Chart from the Abulsme.com 2012 Republican Delegate Count Graphs page. When a candidate gets down to 0%, they have cinched the nomination. If they get up past 100%, they have been mathematically eliminated. Note that these numbers include estimates of the eventual results of multi-stage caucus processes which will be refined as the later stages occur.
Looks like we finally have final results for all the delegates from Alabama, and what will (maybe?) be a final update for Hawaii as well. All of this from Green Papers of course.
In Alabama we add 4 more delegates for Santorum and 2 more for Gingrich.

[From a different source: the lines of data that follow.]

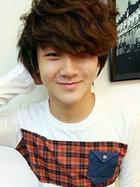 蓬松可爱的韩式男生卷发发型图片[4P]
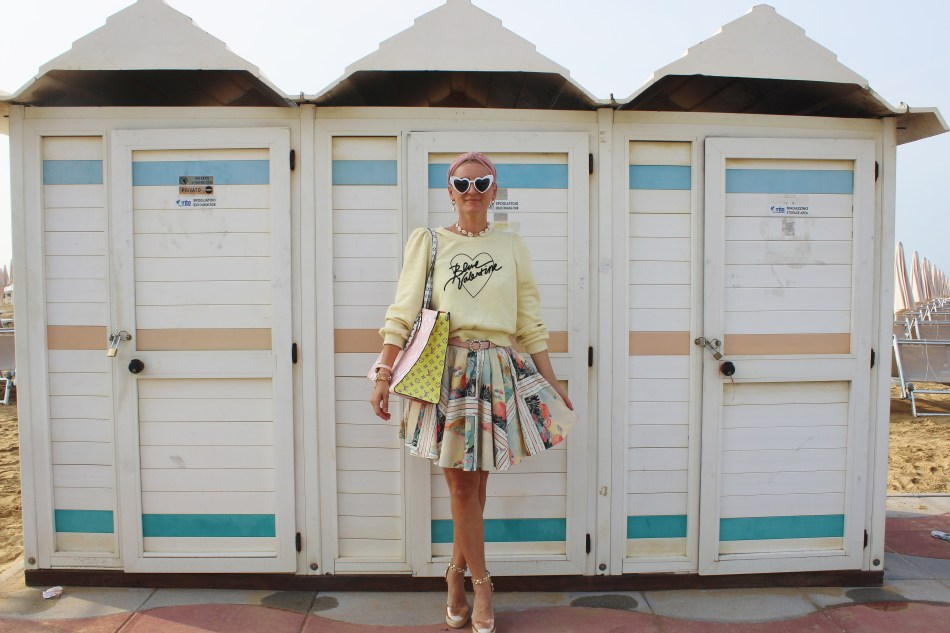 Sommerlook-Pastell-Eiscreme-Louis-Vuitton-Bag-onthego-Keilabsatz-carrieslifestyle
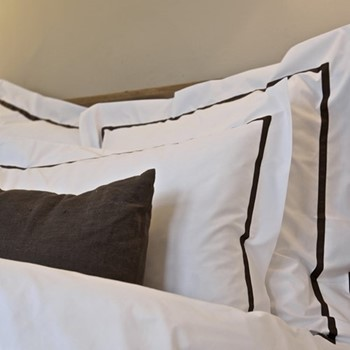 Mono - 800 Thread Count Square standard pillowcase, W65 x L65cm, espresso on white sateen cotton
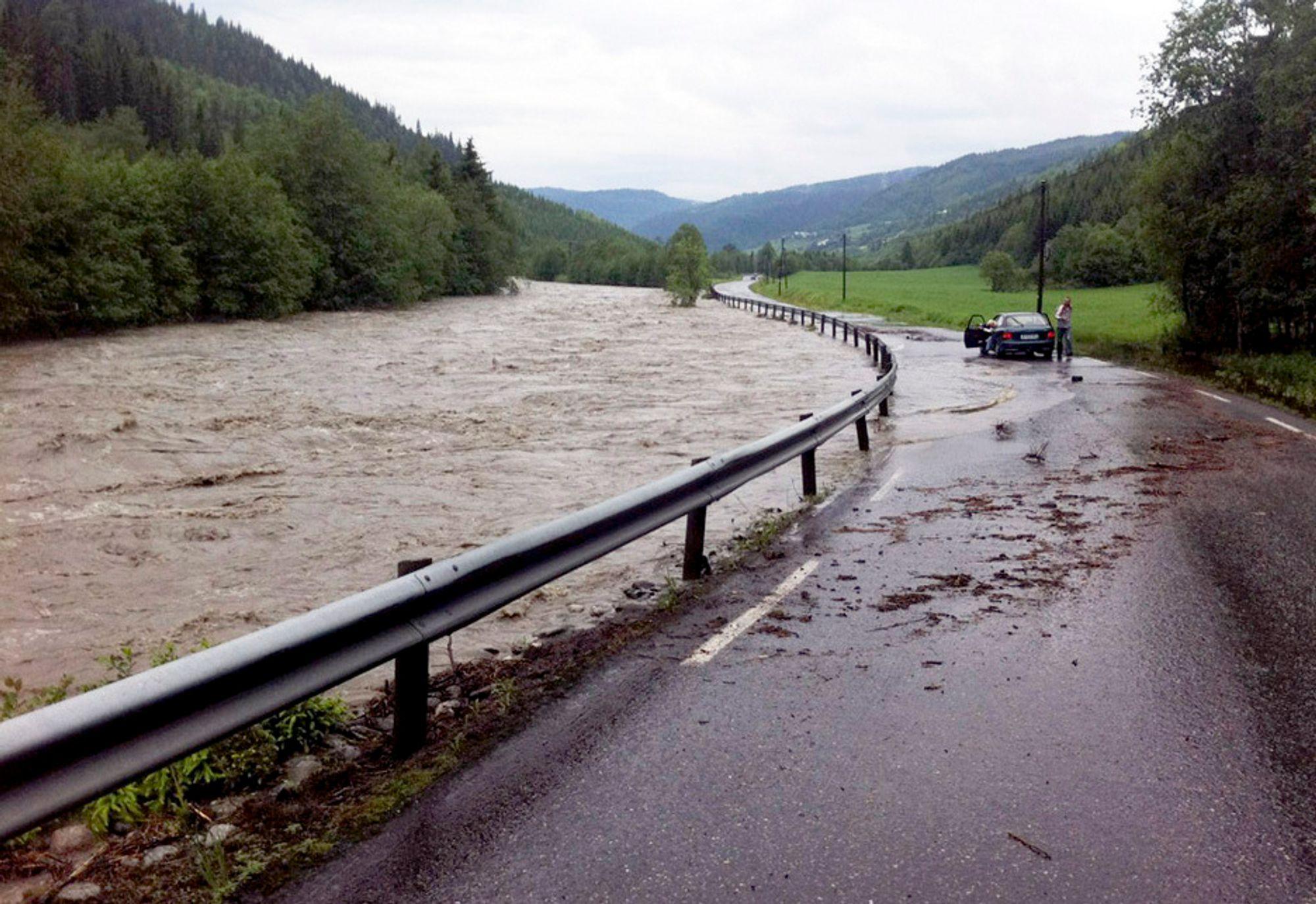 De store nedbørsmengdene den siste tiden har gitt flom på Østlandet, men også et voldsomt tilsig i kraftmagasinene. Her elva Gausa ved fylkesveg 255 ved Bødal i Vestre Gausdal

This brings the total for non-Super delegates in Alabama to 22 Santorum, 14 Gingrich, 11 Romney. (Santorum also has one of the three superdelegates for the state, the other two haven’t endorsed yet.)
In Hawaii, the update we listed on March 15th is reversed. At that time a delegate was removed from the Paul column and given to Romney. Today that delegate appears to go back into the Paul column. This leaves Hawaii at 9 Romney, 5 Santorum, 3 Paul. So +1 Paul, -1 Romney.
So the net for today’s update: Santorum +4, Gingrich +2, Paul +1, Romney -1.
This gives changes for the “% of remaining needed to win” number as follows:
- Romney: 49.13% -> 49.43%
- Santorum: 68.71% -> 68.72%
- Gingrich: 74.60% -> 74.79%
- Paul: 80.65% -> 80.94%
Notice that everybody goes up. This is a small number of delegates of course, and pretty small changes to the numbers, but nobody here actually improved their position in terms of being able to get to 1144. Of the net 6 new delegates today, Santorum got 4. So 66.67%. Which is quite a healthy percentage. Overwhelmingly wins the day. But he would have had to have done even better to actually be on a pace to catch up with Romney. Lots of splits like this lead toward nobody getting 1144.
But this was a minor update day with a small number of delegates. We’ll see what the real contests get us over the coming week.